[INPUT RECORDS]
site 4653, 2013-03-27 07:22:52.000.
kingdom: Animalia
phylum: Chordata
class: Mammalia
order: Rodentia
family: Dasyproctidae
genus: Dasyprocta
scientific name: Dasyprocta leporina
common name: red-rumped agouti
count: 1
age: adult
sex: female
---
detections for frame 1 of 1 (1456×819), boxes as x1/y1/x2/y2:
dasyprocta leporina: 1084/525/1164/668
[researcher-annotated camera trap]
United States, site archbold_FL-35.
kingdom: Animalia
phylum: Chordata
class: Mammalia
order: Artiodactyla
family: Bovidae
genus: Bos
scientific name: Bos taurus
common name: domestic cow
---
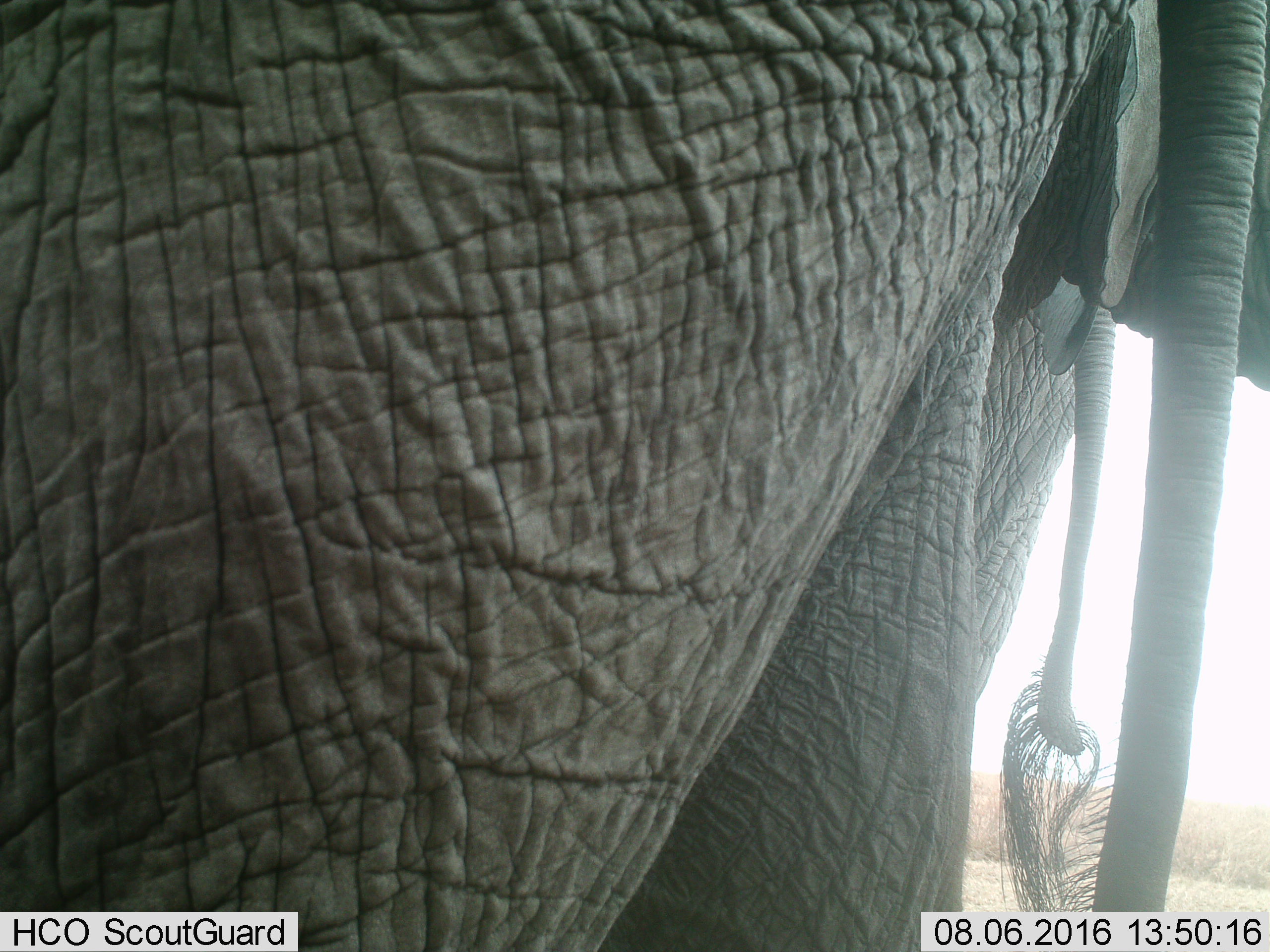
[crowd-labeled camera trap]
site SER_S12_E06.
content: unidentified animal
* * *
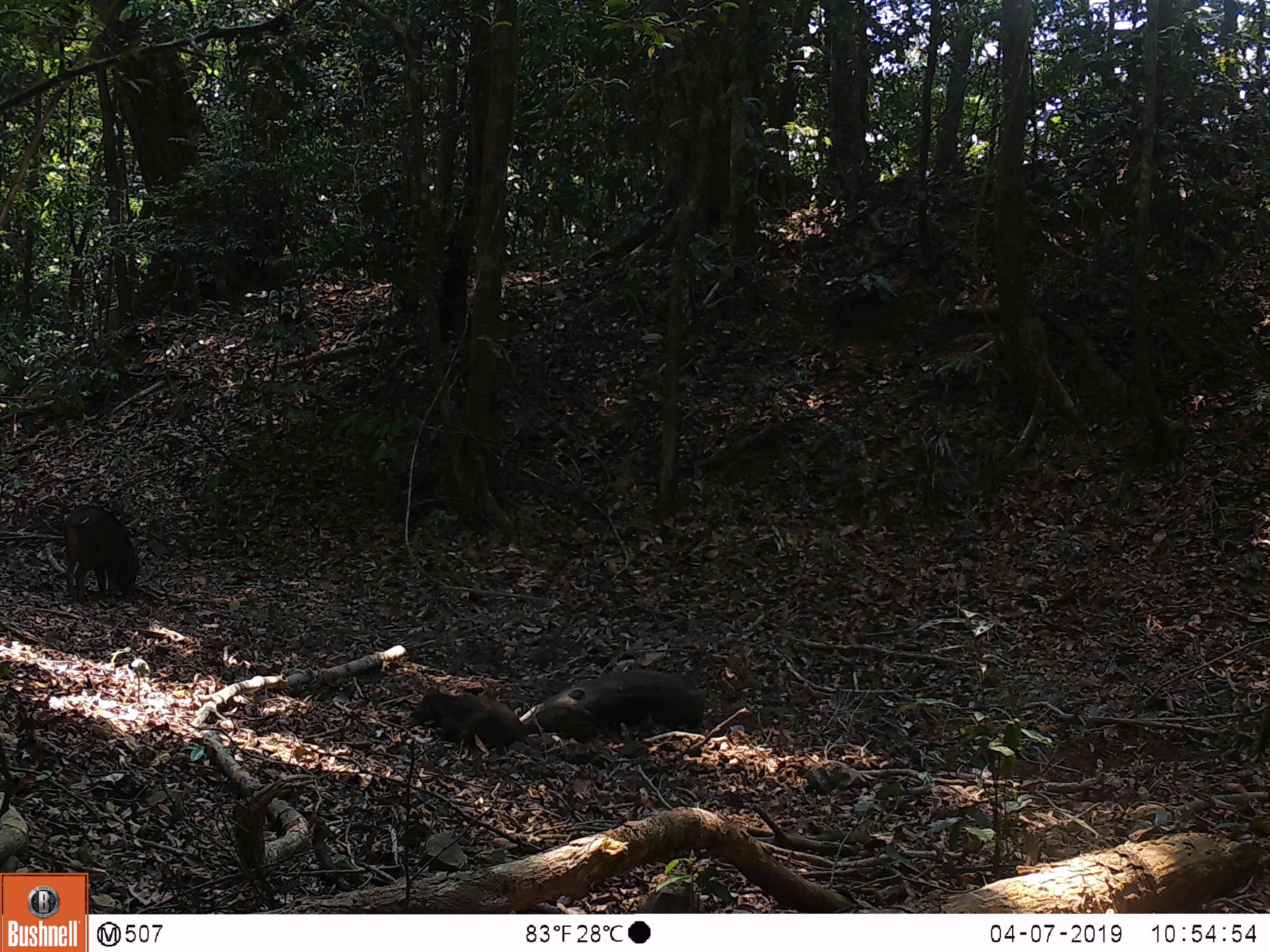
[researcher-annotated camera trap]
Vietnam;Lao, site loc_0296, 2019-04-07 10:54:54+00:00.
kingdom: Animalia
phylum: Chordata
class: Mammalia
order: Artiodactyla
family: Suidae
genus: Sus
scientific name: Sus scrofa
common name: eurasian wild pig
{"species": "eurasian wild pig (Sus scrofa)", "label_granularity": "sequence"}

[TASK DETAILS] Could you copy out every line in the material above that contains the string "site"?

[YOUR RESPONSE]
site 4653, 2013-03-27 07:22:52.000.
United States, site archbold_FL-35.
site SER_S12_E06.
Vietnam;Lao, site loc_0296, 2019-04-07 10:54:54+00:00.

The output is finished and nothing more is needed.